The March SEC Staff Letter: A New Verification Avenue
In March 2025, the SEC staff issued a letter permitting issuers to satisfy the accredited investor verification requirement by:
- setting the minimum investment at at least $200,000 for individual investors and at least $1 million for legal entities; or
- requesting a written representations confirming the investor's accredited investor status and that their investment is not financed by a third party for the specific purpose of making the investment (with certain exceptions for pre-existing financing arrangements or broader credit facilities).
This approach provides a streamlined "safe harbor" for verification, relying on high minimum investment thresholds and self-certification from investors.
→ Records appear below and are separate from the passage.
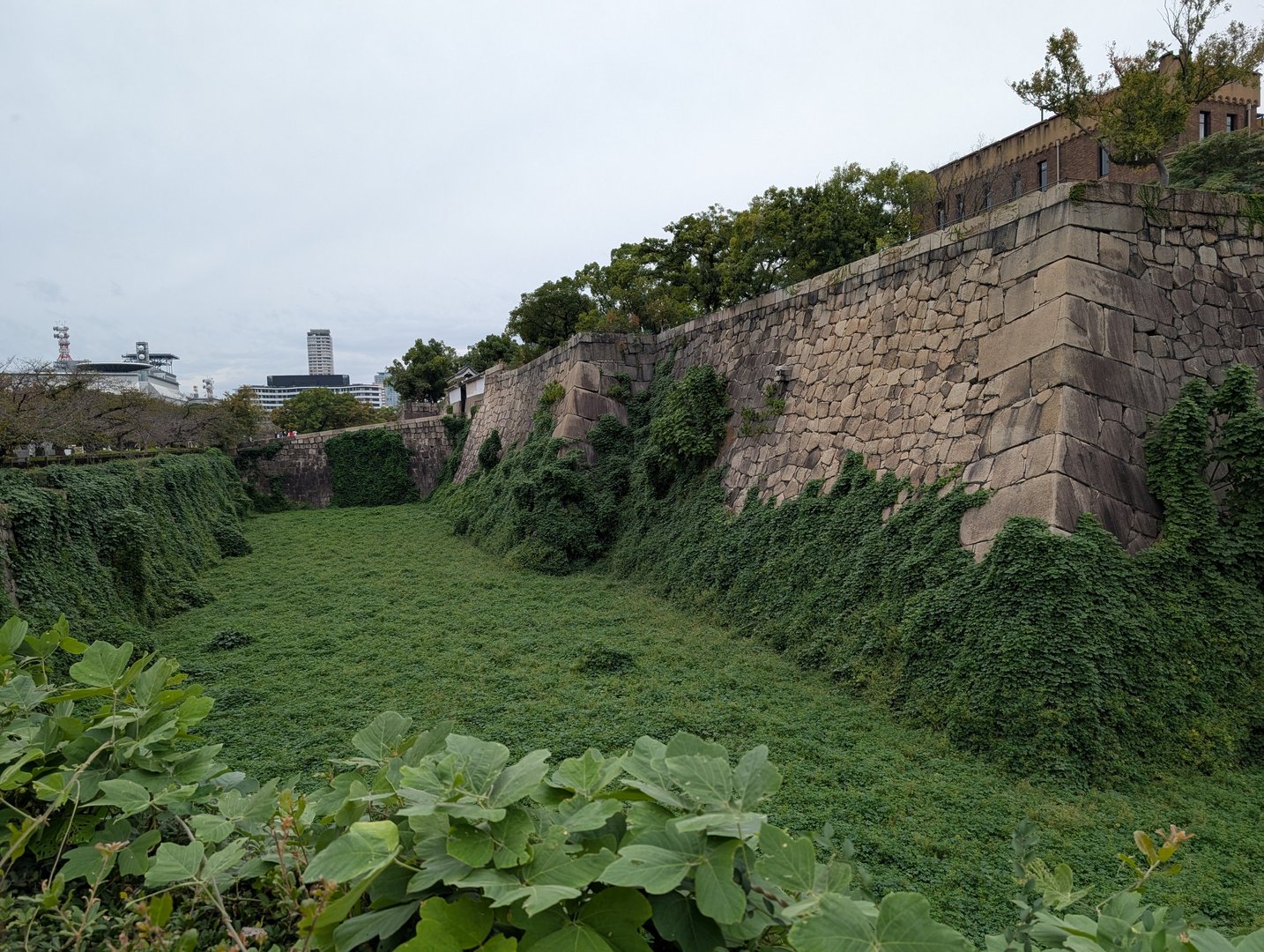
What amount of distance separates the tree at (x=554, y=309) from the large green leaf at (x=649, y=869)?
1145 inches

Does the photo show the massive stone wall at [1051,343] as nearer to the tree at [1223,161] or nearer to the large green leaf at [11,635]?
the large green leaf at [11,635]

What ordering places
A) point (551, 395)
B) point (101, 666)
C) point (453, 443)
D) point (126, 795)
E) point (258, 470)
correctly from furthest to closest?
point (258, 470), point (453, 443), point (551, 395), point (101, 666), point (126, 795)

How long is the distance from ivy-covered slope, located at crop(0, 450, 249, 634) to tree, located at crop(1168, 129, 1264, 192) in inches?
860

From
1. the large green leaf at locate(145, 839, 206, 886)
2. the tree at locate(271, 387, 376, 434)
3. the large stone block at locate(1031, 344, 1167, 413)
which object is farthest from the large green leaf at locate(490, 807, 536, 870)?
the tree at locate(271, 387, 376, 434)

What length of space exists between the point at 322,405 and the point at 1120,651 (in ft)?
174

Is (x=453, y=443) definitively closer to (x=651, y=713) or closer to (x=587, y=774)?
(x=651, y=713)

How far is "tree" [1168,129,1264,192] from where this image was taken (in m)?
16.9

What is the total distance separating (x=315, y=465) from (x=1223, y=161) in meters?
27.1

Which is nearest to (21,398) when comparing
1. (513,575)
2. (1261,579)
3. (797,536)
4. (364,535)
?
(364,535)

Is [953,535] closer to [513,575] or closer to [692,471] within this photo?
[692,471]

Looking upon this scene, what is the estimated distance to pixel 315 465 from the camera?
25156mm

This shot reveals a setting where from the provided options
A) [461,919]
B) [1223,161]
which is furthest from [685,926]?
[1223,161]

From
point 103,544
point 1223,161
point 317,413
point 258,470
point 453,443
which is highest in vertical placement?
point 1223,161

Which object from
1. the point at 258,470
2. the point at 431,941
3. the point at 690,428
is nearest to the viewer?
the point at 431,941
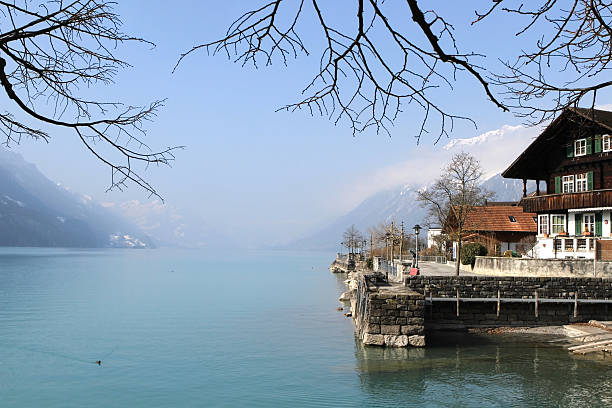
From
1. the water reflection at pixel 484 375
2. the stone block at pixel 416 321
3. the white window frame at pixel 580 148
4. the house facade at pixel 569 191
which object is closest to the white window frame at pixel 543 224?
the house facade at pixel 569 191

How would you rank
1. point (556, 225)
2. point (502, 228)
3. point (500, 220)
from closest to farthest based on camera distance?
point (556, 225) < point (502, 228) < point (500, 220)

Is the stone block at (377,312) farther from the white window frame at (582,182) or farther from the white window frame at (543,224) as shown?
the white window frame at (543,224)

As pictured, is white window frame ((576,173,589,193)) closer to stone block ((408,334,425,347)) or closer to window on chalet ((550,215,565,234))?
window on chalet ((550,215,565,234))

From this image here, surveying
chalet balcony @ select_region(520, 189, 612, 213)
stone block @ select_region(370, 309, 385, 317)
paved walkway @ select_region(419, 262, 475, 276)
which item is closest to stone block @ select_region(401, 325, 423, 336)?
stone block @ select_region(370, 309, 385, 317)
For entities like feeder funds, the representations must "look through" to the underlying investors, adding some complexity in practice.
Implications for Private Fund Sponsors and Issuers
The new guidance could make general solicitation more attractive for private fund sponsors and other issuers, especially since many private funds already require investments at or above these thresholds. The ability to market more broadly, such as through public communications or events, may increase awareness and participation in private offerings. However, the high minimum investment amounts mean this pathway is less accessible for retail or even many high-net-worth investors. The change is most meaningful for offerings targeting institutional or ultra-high-net-worth individuals. Introducing greater flexibility to facilitate broader participation, especially in the most profitable segments of the alternative asset market, would further support capital formation and investor access.
Looking Ahead
The SEC staff's letter signals a willingness to make general solicitation more practical, potentially expanding private market access over time. However, sponsors should proceed cautiously, given the serious consequences of non-compliance and the challenges of reversing course once a general solicitation has begun.
The content of this article is intended to provide a general guide to the subject matter. Specialist advice should be sought about your specific circumstances.